- [Travail demandé]
1) Dans le texte sur la résurrection, recopiez tout le passage depuis « Peu importe l’ardent » jusqu'à « par la force. », en substituant « disciples » à « Galiléens ».
2) Résumez en deux phrases le texte sur la résurrection du Christ.
3) Poursuivez le texte sur la résurrection du Christ à la suite de sa dernière phrase.

- [Extrait du document]
++++

Ils ne s’attarderaient pas à Emmaüs; il fallait se dépêcher, parcourir la même douzaine de kilomètres, partager avec leurs compagnons de doute et de foi la grande nouvelle! Le monde entier devait apprendre la nouvelle. Leur témoignage mettrait fin aux bavardages des soldats corrompus répandant des mensonges. Le Christ, leur Seigneur, était bien ressuscité, et leur histoire allait, de génération en génération, fonder la foi de l’Église fidèle. Nul ne devrait plus douter de la réalité de la résurrection, car il serait insensé de la contredire.

Ils furent naïfs en pensant que la capitale allait accueillir avec le même enthousiasme qu’eux la plus extraordinaire nouvelle de tous les temps. La capitale resta incrédule.

Peu importe l’ardent désir des hommes pour voir quelqu’un rompre le pouvoir de la mort; ils ne croient pas lorsque quelqu’un remporte véritablement la victoire sur la grande ennemie. Les hommes cherchent des preuves dites scientifiques; alors ils croiront… Qui serait tellement crédule pour prêter foi aux dires de ces deux hommes, ou même de quelques autres, dont on connaît à peine les noms. Ces Galiléens ne seraient-ils pas victimes d’une hallucination dans leur désir de transformer leur peine profonde en une assurance renouvelée? En tout cas, personne ne prit leur histoire au sérieux. Et ceux qui, du côté des autorités, la prirent sérieusement, ils cherchèrent à suborner encore des témoins et à faire taire les autres par la force.

Même certains des disciples du Christ eurent des doutes. L’un d’entre eux déclara sans détour qu’à moins de placer ses doigts sur les cicatrices des mains et du côté percé, il n’y croirait point! D’autres ne furent pas totalement convaincus jusqu’à l’avoir vu effectivement de leurs propres yeux. Certains furent même effrayés à sa vue! Ils pensèrent voir un esprit désincarné. Il devait prouver qu’il était dans son corps physique. Aussi une autre fois, en leur présence, il mangea du pain et du poisson grillé, montra ses mains percées et son côté, d’où avaient jailli du sang et de l’eau. Jusqu’à ce qu’il les eut convaincus qu’il était vraiment ressuscité, il resta chez les siens presque comme un étranger.

N’est-il pas resté étranger aussi dans notre monde, malgré presque deux mille ans de témoignage apostolique et de prédication de l’Évangile? Les hommes croiront volontiers le mensonge ridicule des soldats vendus, mais n’accorderont pas foi à la factualité de la résurrection! Le mensonge a pris de telles proportions qu’il passe actuellement pour une preuve scientifique irréfutable.

++++

- [Extraits des items]
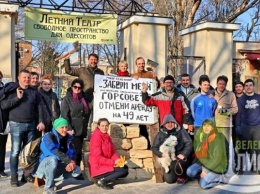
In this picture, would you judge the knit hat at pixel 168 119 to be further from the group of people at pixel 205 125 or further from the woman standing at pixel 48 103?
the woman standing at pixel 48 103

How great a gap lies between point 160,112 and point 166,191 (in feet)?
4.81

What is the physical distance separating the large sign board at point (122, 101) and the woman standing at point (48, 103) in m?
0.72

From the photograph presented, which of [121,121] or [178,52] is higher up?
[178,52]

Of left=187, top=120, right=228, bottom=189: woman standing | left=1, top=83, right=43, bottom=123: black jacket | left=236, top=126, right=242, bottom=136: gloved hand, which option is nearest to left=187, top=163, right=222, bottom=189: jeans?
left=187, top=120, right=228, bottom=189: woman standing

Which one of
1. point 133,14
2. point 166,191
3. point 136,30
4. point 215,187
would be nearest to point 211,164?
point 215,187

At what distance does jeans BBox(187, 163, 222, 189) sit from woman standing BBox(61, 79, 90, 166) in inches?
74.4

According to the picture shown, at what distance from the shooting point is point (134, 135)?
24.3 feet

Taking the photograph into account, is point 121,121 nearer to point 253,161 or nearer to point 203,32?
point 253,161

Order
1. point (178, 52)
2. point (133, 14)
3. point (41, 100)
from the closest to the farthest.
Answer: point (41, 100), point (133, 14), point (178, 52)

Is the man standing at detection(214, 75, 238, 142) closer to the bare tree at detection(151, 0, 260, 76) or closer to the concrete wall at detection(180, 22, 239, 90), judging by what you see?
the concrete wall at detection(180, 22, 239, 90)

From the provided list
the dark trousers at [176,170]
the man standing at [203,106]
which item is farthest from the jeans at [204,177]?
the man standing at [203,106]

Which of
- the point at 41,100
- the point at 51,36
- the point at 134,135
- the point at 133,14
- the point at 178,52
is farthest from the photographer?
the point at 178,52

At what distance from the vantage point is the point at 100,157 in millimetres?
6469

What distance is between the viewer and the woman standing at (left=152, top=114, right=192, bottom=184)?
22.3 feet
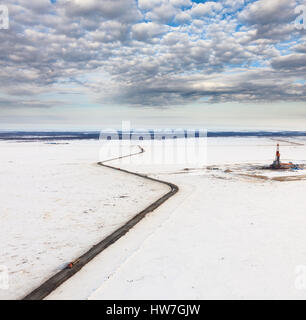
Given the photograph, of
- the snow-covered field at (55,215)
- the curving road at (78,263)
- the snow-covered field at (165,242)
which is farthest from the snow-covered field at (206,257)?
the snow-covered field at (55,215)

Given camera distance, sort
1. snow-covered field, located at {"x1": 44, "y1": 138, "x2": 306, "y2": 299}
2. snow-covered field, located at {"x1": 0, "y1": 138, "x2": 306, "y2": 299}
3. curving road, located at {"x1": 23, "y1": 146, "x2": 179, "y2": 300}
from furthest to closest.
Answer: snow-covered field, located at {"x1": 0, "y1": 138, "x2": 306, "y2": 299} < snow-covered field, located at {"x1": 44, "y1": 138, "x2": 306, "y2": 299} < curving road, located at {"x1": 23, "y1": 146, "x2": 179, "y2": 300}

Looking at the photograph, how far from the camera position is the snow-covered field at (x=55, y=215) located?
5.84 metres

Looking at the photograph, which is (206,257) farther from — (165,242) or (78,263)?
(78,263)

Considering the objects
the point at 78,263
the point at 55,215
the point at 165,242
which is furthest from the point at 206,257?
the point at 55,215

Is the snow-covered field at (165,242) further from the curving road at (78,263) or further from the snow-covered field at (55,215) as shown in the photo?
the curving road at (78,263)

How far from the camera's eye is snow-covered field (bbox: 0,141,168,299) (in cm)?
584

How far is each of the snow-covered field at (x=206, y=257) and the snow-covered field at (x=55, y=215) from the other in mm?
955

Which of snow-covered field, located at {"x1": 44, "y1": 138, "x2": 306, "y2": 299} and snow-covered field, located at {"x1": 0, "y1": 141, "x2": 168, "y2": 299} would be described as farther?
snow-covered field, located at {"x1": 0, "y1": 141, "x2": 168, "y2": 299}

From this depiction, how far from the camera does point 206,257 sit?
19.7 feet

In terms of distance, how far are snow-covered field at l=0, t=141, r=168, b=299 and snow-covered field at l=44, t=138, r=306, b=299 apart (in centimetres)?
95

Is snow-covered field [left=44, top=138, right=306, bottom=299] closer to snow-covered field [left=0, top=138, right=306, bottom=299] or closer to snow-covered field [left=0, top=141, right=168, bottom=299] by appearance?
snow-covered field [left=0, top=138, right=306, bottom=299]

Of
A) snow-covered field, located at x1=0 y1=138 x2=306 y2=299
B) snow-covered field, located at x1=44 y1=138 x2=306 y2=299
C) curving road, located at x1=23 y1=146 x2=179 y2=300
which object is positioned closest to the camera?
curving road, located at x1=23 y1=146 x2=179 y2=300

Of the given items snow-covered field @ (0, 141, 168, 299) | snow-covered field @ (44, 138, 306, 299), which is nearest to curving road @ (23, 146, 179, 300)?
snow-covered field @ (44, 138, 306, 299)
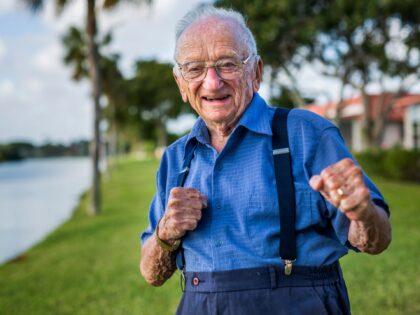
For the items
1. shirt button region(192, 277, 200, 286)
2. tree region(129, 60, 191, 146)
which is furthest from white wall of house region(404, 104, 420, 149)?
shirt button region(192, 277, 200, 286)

++++

- [Corrigé]
1)
Peu importe l’ardent désir des hommes pour voir quelqu’un rompre le pouvoir de la mort; ils ne croient pas lorsque quelqu’un remporte véritablement la victoire sur la grande ennemie. Les hommes cherchent des preuves dites scientifiques; alors ils croiront… Qui serait tellement crédule pour prêter foi aux dires de ces deux hommes, ou même de quelques autres, dont on connaît à peine les noms. Ces disciples ne seraient-ils pas victimes d’une hallucination dans leur désir de transformer leur peine profonde en une assurance renouvelée? En tout cas, personne ne prit leur histoire au sérieux. Et ceux qui, du côté des autorités, la prirent sérieusement, ils cherchèrent à suborner encore des témoins et à faire taire les autres par la force.

2) Les témoins revenus d'Emmaüs se hâtèrent d'annoncer que le Christ était ressuscité, mais la capitale resta incrédule et certains disciples doutèrent eux-mêmes jusqu'à ce qu'il leur prouve qu'il était dans son corps physique. Les hommes croient encore volontiers le mensonge des soldats plutôt que la réalité de la résurrection, ce mensonge passant actuellement pour une preuve scientifique irréfutable.

3)
Certes, cette année encore des foules entières célébreront Pâques. Sans doute, des prédications traiteront du Christ et de la foi en lui. Je suppose que nombre d’entre elles déclareront péremptoirement que nos connaissances scientifiques modernes ne cadrent pas avec le mythe forgé par l’imagination de quelques Galiléens vaincus par la défaite de leur Maître, victimes de leur désespoir, transformant leur défaite en une victoire imaginaire. La résurrection physique du Christ, soutiendra-t-on, ne peut avoir eu lieu! Ils prétendront que le Christ n’est pas physiquement sorti de sa tombe, mais qu’il est simplement le symbole de la résurrection qui peut soutenir votre foi dans le combat de votre vie! À mon avis, mieux vaudrait prendre des analgésiques pour calmer inquiétudes et angoisses que de prêter attention à un discours se livrant à la démythologisation de l’Évangile, ce travail accompli par des faussaires modernes.

Quant à nous, nous retiendrons comme élément fondateur de notre foi au Christ ressuscité le témoignage de ces deux voyageurs d’Emmaüs.

Sans doute, une fois de plus, le monde moderne prêtera foi aux pires fictions plutôt qu’au plus vital et au plus véridique des faits de l’histoire. Dès lors, ne nous étonnons pas que l’édifice social tout entier s’ébranle. Car lorsque des Églises chrétiennes, grisées par une certaine conception de la « modernité », évacuent la foi en la résurrection au profit d’une morale anémique, ou remplacent cette foi par des engagements fiévreux, au lieu de devenir des poteaux indicateurs montrant la route du ciel et du Royaume, alors l’édifice s’écroulera pour de bon. Seul un Christ physiquement sorti de sa tombe peut sauver le pécheur, purifier les cultures décadentes et consolider la société aux abois.

Joyeuses Pâques, frères et sœurs! Le Seigneur est vraiment ressuscité!